Криницы | страница 177



— А в данном случае Бородка просто утратил принципиальность и объективность партийного руководителя. Он отомстил Лемяшевичу за критику…

Артем Захарович вдруг вспомнил, кто раньше говорил эти же слова, — Волотович, — и быстро повернул голову, набычился, готовый ринуться в бой.

— Лемяшевич возмущался некоторыми аморальными поступками секретаря райкома…

— Я протестую! — Бородка хлопнул ладонью по столу.

— Против чего вы протестуете? — резко спросил Малашенко, подавшись вперед.

— Вы не имеете права!

— Что? Вас критиковать?

Кто-то из членов бюро засмеялся. Журавский перешел от окна, где он сидел до сих пор, к столу секретаря, сел рядом с Малашенко и спокойно сказал:

— Товарищ Бородка! Не забывайте, что вы на бюро обкома… а не у себя в районе, где, говорят, вас и в самом деле боятся критиковать. Лемяшевич вот попробовал… так вы тут же хотели перевести его в другую школу. А проще говоря — выжить. Не вышло…

— Обком вмешался, потому не вышло, — подхватил Малашенко. — Нет, товарищ Бородка, члены бюро должны знать всю подоплеку… И должен вас предупредить: если вы не сделаете надлежащих выводов, мы ещё вернемся к вашему поведению… Учтите. А вы, товарищ Лемяшевич, напрасно тут проявили ненужное благородство и не рассказали, как от вас хотели избавиться… Или тоже испугались? Вы хорошо начали… Так и продолжайте—режьте правду в глаза. Принципиальных людей партия всегда поддержит! Думаю, товарищи, все ясно? Предлагаю Стукову и Бородке за потерю принципиальности объявить выговор… Есть другие предложения?

Стуков вздохнул явно с облегчением и что-то зашептал своему соседу.
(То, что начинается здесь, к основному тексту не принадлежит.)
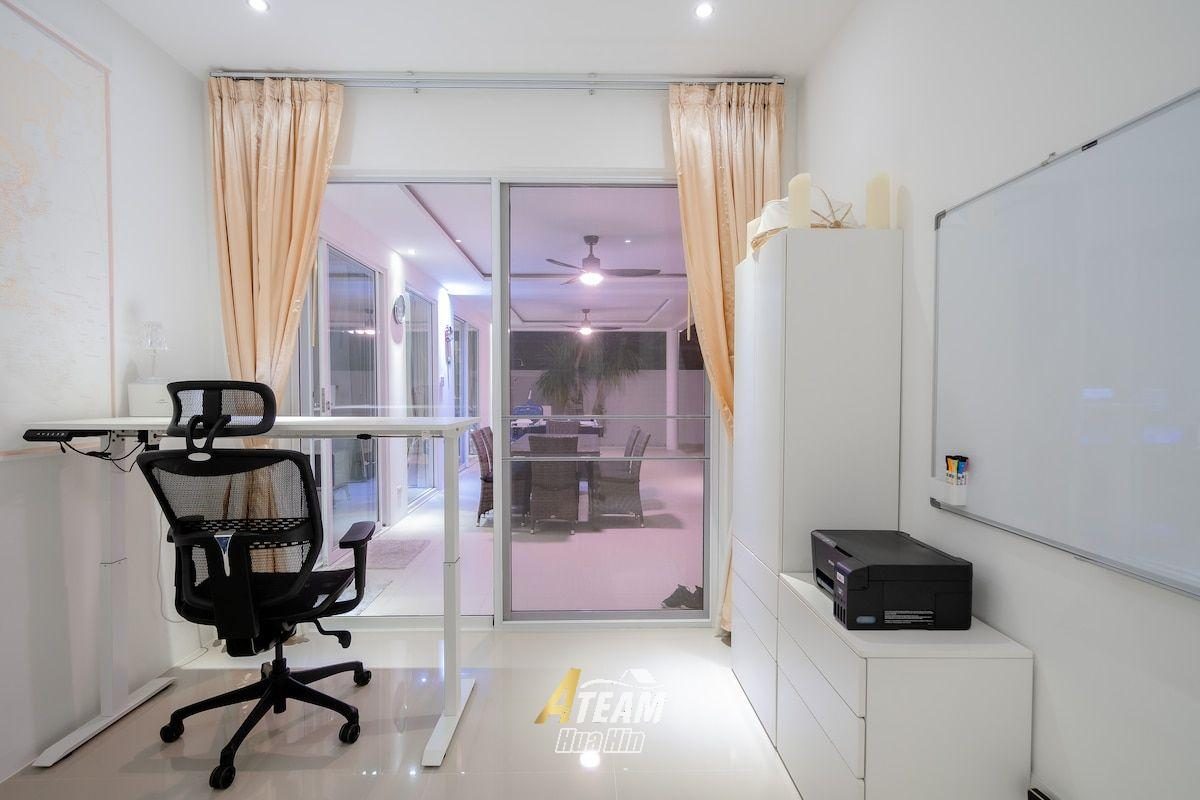 Luxury 3-Bedroom Pool Villa for Sale at Falcon Hill, Soi 102, thumbnail 29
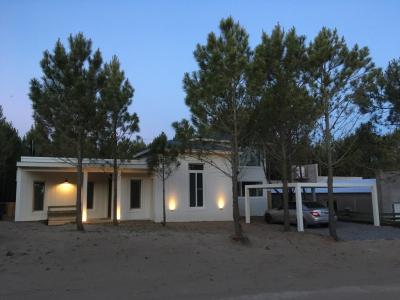 Casa 4 dormitorios en alquiler temporario en Costa Esmeralda
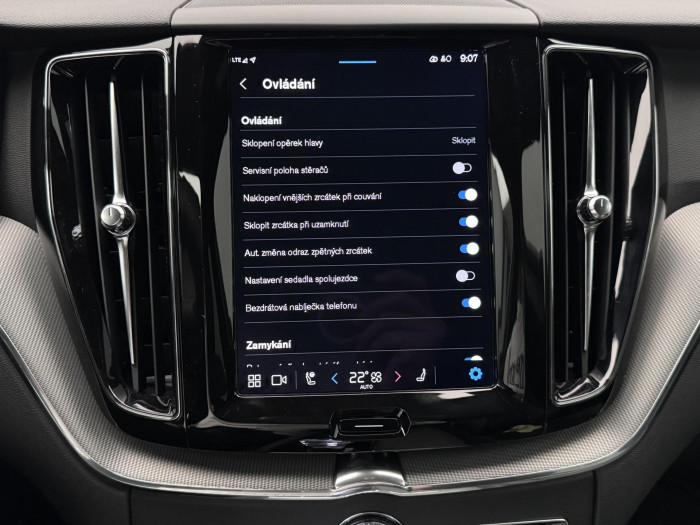 Volvo XC60 B5 AWD BLACK EDITION AUT 2.0 Edition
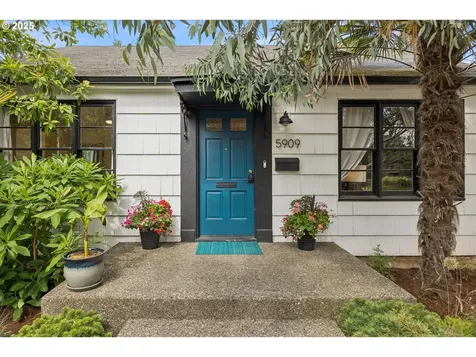 5909 N Curtis Avenue Portland OR 97217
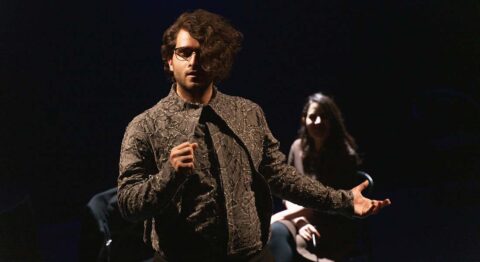 Le mentaliste Taha Mansour nous propose son poétique et épatant « Effet Papillon » - Critique sortie Avignon / 2026 Avignon Avignon Off. Théâtre des 3S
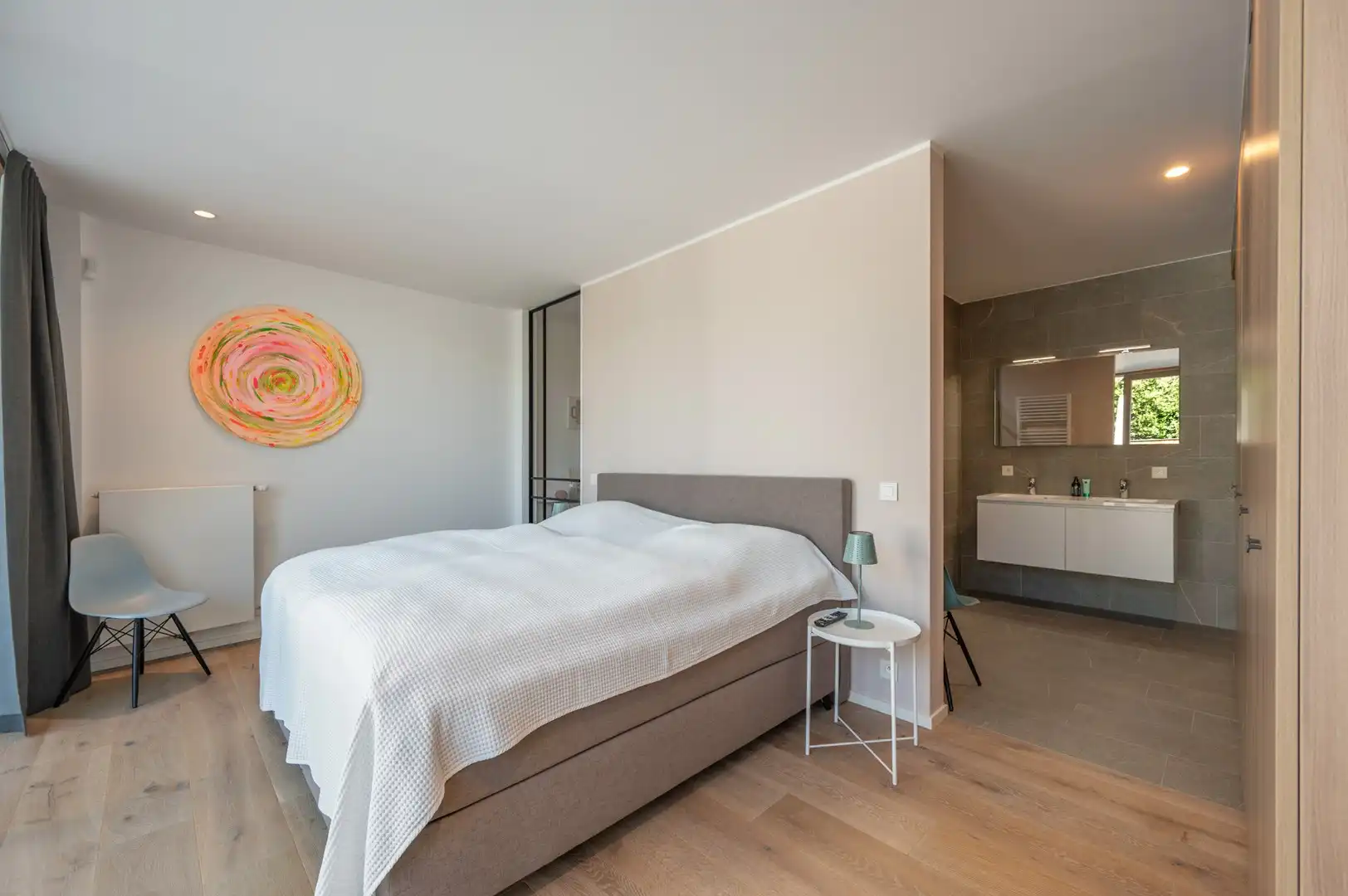Recente woning aan het karaktervolle Oosthoekplein. foto 13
Бородка тяжело встал, оперся карандашом о стол, карандаш сломался, он с раздражением бросил его.

— Я протестую против такого решения!.. Я член обкома. Я буду жаловаться в ЦК…

— Пожалуйста. Ваше, право, — сказал Журавский.

— Вы навязываете членам бюро свою волю. Нарушаете партийную демократию!

— Не знал, что ты такой защитник демократии, — усмехнулся Малашенко.

— Почему «навязываем»? Мы высказали свою мысль, внесли предложение… А вы доказывайте, что это не так. Доказывайте, что вы правы. Я лично так понимаю демократию, — Журавский развел руками.

Бородка ничего доказывать не стал, сел на место.

— А может быть, чересчур строго, Петр Андреевич? — неуверенно спросил председатель облисполкома, добродушный толстяк. — Может, предупредим?

— Что ж, если других предложений нет, будем голосовать два.

Проголосовали за выговор.


Лемяшевич вышел из обкома со сложным и противоречивым чувством. Было удовлетворение оттого, что правда победила, что такая высокая партийная инстанция чутко и внимательно отнеслась к делу рядовых коммунистов, что криничане прочитают опровержение этого злосчастного фельетона. Сердце его было полно благодарности к тем добрым людям, известным и неизвестным ему, которые написали письма, лежавшие на столе у секретаря. Лемяшевич знал только об одном, а их — вон сколько! Жаль, что не было здесь Ровнопольца, который не очень верил в победу.